Weekend worship in Salt Lake City

The Salt Lake City hackathon — only the second we've done with a strong geology theme — is a thing of history, but you can still access the event page to check out who showed up and who did what. (This events page is a new thing we launched in time for this hackathon; it will serve as a public document of what happens at our events, in addition to being a platform for people to register, sponsor, and connect around our events.) 
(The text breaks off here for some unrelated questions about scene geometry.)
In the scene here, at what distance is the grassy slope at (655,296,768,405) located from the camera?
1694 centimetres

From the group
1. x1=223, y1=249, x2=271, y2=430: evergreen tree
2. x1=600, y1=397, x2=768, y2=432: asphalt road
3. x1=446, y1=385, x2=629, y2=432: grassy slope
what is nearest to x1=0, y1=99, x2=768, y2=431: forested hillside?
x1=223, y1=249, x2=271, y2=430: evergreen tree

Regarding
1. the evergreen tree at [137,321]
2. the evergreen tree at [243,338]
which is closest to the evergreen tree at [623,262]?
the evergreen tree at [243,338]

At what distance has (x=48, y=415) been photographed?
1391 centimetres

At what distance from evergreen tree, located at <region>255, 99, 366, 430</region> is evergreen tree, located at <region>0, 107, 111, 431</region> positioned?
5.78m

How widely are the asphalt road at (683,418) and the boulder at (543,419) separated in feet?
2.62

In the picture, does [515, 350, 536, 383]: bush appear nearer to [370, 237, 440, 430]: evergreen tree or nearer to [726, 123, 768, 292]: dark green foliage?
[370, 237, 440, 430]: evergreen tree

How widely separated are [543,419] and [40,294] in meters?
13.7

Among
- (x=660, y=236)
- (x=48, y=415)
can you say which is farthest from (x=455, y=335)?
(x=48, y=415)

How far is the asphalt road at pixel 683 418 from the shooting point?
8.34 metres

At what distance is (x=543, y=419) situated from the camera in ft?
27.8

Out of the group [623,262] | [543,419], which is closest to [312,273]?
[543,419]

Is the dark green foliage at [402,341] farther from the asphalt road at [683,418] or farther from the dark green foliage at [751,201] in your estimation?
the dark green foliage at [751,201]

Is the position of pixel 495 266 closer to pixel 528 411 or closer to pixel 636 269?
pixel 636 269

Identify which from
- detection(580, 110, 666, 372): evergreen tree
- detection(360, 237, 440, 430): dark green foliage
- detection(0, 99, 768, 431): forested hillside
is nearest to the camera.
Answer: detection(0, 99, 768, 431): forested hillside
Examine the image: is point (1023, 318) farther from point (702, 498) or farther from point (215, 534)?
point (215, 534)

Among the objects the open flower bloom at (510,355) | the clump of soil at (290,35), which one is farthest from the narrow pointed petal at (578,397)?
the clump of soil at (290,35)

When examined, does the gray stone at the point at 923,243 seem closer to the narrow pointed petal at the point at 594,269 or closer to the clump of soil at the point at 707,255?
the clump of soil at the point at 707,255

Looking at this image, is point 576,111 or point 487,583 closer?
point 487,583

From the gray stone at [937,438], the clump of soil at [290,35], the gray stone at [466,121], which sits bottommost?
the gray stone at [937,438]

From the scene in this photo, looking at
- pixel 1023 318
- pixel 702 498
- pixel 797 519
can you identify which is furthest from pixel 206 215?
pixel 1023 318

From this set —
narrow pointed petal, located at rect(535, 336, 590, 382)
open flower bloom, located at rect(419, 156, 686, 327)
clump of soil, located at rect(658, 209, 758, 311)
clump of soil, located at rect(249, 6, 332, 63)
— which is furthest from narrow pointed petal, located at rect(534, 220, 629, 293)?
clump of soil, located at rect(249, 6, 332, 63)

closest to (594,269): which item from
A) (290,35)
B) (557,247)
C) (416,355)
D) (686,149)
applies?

In true seat-of-the-pants hackathon style we managed to set up an array of webcams and microphones to record the finale. The demos are the icing on the cake. Teams were selected at random and were given 4 minutes to wow the crowd. Here is the video, followed by a summary of what each team got up to... 


Unconformist.ai

Didi Ooi (University of Bristol), Karin Maria Eres Guardia (Shell), Alana Finlayson (UK OGA), Zoe Zhang (Chevron). The team used machine learning the automate the mapping of unconformities in subsurface data. One of the trickiest parts is building up a catalog of data-model pairs for GANs to train on. Instead of relying on thousand or hundreds of thousands of human-made seismic interpretations, the team generated training images by programmatically labelling pixels on synthetic data as being either above (white) or below (black) the unconformity. Project pageSlides.

unconformist.ai_preso

Outcrops Gee Whiz

Thomas Martin (soon Colorado School of Mines), Zane Jobe (Colorado School of Mines), Fabien Laugier (Chevron), and Ross Meyer (Colorado School of Mines). The team wrote some programs to evaluate facies variability along drone-derived digital outcrop models. They did this by processing UAV point cloud data in Python and classified different rock facies using using weather profiles, local cliff face morphology, and rock colour variations as attributes. This research will help in the development drone assisted 3D scanning to automate facies boundaries mapping and rock characterization. RepoSlides.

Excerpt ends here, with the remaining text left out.